LE QUOTIDIEN : Comment est né le BIPE, Bureau Interface Professeurs Etudiants de l’Université Paris 6 ?

Dr DONATA MARRA : Il y a une dizaine d’années, une réflexion était en cours sur les aides que les étudiants en difficultés pouvaient recevoir au sein même de la faculté de médecine. L’existence de suicides, la fréquence du burn out et des dépressions dans les établissements d’enseignements supérieurs, qui étaient également signalés à Paris 6, ont accéléré la réflexion. Il y a une dizaine d’années, une réflexion était en cours sur les aides que les étudiants en difficulté pouvaient recevoir au sein même de la faculté de médecine. Des cas de burn out ou de dépression chez des étudiants étaient régulièrement signalés. À cette époque, tous les étudiants étaient mis en contact avec un enseignant référent. Ils pouvaient aussi être reçus pas des psychologues des services hospitaliers ou du service de médecine préventive. Mais ces possibilités étaient peu utilisées et insuffisantes pour couvrir les besoins exprimés. Les étudiants soulignaient en outre le manque de soutien individuel et pédagogique. L’idée est apparue qu’il manquait une structure d’échanges et de concertation.

Du fait de ma formation de psychiatre et pédopsychiatre spécialisé dans la réussite et l’échec scolaire, et de mon expérience au Canada où toutes les universités disposent de structures dédiées indispensables à leur accréditation, le vice-doyen m’a demandé d’élaborer un projet spécifique en 2005. Après une année de travail sur les contours de ce projet, le BIPE a été mis en place en février 2006 à titre expérimental. L’hôpital de la Pitié-Salpêtrière, où je travaille, m’a dégagé du temps pour cette mission. Désormais je suis missionnée par la Faculté de médecine et mise à disposition au niveau de l’université Pierre et Marie Curie (Paris 6) à temps partiel, chargée de mission « Réussite et innovation » pour favoriser la réussite des étudiants de façon transdisciplinaire.

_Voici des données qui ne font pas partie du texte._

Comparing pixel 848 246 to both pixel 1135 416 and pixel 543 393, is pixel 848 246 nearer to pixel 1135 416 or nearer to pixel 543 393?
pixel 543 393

Le BIPE a été pérennisé en septembre 2006. Son but est de proposer des interventions pour favoriser le bon déroulement des études de médecine et le bien-être des étudiants.

En pratique, quelles aides propose le BIPE ?

Le BIPE est accessible à tous les étudiants à partir de la seconde année de médecine, aux internes en stage dans les hôpitaux dépendants de l’Université Paris 6 et aux anciens étudiants de l’université. Les étudiants sont informés du mode de fonctionnement du BIPE lors de la réunion d’accueil des étudiants en début d’année et par mail. Le numéro de téléphone et l’adresse mail sont affichés dans les locaux de la faculté. L’anonymat de l’appelant est garanti : aucune mention des appels au BIPE n’est faite dans le dossier de l’étudiant.

Le plus souvent c’est l’étudiant qui appelle. Mais le contact peut aussi venir de ses camarades, d’un médecin référent hospitalier ou d’un maître de stage.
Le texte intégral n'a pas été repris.